Recorriendo con la mirada los cuartos con sus divisorias, Tsumiki finalmente encontró la cuarta puerta corrediza.

Se le encogió el estómago y se le tensaron los músculos por la ansiedad. Sintió que la frente se le perlaba de sudor.

Golpeó suavemente la puerta con los nudillos. Y esperó inmóvil, con la cabeza gacha, casi incapaz de respirar por los nervios. Se abrazó a sí misma bajo la capa.

No estaba segura de cuánto tiempo estuvo esperando, solo que le pareció una eternidad antes de que se descorriera el cerrojo y se deslizaran las puertas.

Antes de atreverse a levantar la mirada, oyó la voz de Megumi. Se le había olvidado cuán profunda y ronca era.

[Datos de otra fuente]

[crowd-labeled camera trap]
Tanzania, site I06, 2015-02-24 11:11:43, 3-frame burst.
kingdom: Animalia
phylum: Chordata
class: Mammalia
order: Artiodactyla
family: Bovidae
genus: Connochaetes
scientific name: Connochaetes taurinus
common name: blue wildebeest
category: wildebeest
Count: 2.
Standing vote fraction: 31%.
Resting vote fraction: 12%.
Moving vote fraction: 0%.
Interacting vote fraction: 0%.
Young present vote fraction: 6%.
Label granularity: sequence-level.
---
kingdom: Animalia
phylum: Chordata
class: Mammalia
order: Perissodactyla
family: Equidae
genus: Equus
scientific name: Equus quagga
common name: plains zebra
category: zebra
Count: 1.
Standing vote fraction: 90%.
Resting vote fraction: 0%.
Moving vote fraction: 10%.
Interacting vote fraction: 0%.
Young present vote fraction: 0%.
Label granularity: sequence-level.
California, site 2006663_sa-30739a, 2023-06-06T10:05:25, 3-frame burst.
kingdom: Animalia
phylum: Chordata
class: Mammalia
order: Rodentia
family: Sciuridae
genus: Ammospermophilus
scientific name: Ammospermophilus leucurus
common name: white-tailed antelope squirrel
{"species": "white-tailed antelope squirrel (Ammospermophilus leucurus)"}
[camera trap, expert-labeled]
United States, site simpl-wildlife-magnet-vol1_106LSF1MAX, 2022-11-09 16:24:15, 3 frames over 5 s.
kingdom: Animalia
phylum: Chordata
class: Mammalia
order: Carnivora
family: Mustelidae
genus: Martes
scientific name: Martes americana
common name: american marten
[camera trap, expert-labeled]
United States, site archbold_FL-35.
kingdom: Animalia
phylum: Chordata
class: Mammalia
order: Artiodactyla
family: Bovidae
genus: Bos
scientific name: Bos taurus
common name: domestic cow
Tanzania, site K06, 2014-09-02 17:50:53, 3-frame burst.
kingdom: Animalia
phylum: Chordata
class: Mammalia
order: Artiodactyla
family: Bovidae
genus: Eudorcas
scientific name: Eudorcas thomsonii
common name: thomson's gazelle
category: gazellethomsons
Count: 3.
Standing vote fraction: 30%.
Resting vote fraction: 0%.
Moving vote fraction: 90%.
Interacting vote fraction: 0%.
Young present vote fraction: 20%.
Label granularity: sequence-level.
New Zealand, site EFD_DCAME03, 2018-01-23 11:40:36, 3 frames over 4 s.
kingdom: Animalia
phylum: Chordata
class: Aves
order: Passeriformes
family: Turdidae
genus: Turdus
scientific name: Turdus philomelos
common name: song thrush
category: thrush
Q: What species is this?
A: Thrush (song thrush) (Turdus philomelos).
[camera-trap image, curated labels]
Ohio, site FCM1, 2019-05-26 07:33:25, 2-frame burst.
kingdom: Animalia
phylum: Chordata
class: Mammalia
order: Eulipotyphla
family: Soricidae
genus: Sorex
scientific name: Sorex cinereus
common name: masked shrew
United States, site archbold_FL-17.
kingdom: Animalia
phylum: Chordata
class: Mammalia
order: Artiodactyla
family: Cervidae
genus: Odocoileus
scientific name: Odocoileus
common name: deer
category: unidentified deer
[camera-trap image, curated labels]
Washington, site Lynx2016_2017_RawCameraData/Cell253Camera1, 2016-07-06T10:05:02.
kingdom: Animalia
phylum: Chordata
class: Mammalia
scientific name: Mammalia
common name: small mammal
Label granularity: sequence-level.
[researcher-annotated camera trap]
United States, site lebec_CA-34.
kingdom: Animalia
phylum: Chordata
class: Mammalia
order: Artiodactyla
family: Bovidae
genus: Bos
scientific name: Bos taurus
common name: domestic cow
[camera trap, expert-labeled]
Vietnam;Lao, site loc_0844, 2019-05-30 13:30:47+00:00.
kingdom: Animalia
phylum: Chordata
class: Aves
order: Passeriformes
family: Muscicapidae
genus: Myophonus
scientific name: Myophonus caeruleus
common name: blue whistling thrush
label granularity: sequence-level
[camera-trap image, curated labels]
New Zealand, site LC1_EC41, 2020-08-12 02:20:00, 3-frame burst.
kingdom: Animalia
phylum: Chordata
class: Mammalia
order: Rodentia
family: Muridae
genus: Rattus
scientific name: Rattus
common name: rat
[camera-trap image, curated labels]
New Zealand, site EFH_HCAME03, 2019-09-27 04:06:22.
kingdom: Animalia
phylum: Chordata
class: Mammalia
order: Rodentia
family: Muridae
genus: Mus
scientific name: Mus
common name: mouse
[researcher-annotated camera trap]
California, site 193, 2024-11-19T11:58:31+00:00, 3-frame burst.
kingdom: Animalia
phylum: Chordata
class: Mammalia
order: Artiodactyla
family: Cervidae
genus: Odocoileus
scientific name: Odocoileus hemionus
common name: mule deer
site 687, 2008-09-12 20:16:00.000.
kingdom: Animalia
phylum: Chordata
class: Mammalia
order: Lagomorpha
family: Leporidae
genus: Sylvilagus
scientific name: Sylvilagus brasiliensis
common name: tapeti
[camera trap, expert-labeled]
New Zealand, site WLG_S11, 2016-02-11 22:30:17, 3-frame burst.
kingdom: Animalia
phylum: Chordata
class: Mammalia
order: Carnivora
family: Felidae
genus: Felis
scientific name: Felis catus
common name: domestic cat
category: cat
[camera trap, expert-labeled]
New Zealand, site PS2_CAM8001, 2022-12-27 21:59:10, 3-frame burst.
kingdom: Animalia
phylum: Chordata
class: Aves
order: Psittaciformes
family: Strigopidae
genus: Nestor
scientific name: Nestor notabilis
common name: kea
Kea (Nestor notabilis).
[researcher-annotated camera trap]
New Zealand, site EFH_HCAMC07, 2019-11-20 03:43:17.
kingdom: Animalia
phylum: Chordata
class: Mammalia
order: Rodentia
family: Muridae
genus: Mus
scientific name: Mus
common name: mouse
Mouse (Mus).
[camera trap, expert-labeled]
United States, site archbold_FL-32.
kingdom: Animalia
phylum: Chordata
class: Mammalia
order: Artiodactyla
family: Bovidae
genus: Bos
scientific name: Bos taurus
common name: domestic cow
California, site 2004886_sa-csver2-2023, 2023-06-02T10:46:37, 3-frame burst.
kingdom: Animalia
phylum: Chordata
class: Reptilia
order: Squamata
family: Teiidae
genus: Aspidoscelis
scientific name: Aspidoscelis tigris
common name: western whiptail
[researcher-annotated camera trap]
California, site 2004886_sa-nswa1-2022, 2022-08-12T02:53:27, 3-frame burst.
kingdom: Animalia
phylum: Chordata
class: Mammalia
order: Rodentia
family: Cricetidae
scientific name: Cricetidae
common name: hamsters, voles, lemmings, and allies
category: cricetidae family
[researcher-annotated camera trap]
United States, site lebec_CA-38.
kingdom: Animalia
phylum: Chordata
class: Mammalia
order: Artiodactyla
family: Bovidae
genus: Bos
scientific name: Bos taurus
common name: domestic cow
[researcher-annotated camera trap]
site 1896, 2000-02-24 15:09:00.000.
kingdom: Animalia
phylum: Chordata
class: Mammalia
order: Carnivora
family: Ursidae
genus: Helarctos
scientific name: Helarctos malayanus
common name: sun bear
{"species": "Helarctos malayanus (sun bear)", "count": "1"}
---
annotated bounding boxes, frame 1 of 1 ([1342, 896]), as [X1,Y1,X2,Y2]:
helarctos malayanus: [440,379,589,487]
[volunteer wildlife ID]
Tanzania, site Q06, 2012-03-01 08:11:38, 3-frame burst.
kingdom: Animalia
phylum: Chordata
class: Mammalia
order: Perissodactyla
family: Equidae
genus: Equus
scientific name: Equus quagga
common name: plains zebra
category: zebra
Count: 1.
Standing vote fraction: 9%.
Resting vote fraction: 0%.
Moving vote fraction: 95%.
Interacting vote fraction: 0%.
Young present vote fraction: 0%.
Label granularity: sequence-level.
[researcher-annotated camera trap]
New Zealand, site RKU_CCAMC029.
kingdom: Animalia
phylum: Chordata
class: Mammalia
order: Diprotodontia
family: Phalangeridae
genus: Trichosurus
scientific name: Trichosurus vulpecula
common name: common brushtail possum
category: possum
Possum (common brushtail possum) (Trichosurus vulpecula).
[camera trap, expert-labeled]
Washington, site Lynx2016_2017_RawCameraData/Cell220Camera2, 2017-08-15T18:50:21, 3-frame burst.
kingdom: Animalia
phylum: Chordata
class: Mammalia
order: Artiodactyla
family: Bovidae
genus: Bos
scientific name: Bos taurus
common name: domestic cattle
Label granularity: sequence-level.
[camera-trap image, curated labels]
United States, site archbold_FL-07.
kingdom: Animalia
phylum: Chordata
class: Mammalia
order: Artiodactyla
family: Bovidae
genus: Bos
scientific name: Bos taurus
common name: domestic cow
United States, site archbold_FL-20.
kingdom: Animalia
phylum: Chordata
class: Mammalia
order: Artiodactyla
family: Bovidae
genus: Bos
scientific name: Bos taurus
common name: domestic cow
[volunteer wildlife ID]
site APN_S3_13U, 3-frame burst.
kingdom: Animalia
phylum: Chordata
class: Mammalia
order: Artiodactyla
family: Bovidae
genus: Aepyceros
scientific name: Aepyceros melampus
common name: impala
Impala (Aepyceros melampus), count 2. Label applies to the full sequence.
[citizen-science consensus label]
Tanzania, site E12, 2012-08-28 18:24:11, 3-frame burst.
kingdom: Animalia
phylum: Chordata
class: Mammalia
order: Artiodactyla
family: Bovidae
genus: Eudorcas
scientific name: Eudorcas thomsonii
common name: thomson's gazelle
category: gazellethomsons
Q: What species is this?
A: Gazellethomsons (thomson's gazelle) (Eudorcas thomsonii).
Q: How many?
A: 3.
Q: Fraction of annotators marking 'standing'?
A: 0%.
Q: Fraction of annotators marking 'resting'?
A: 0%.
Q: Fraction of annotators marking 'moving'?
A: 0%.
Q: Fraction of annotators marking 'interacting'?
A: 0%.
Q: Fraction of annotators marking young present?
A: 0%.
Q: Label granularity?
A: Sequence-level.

     —No he pedido una mujer esta noche.

Esas última palabras ahogaron la respuesta de Tsumiki.

«Esta noche», la cólera y la consternación la atravesaron. No tenía ni idea de qué hacer o decir. De alguna manera no parecía apropiado echar la capucha hacia atrás y gritar: «¡Sorpresa!»

Megumi la había confundido con una mujer de servicios dudosos, y ahora el reencuentro que ella había esperado se había convertido en algo insólito. Una mano grande apareció de la nada y agarró el hombro de Tsumiki, haciendo que traspasara el umbral sin darle la oportunidad de protestar.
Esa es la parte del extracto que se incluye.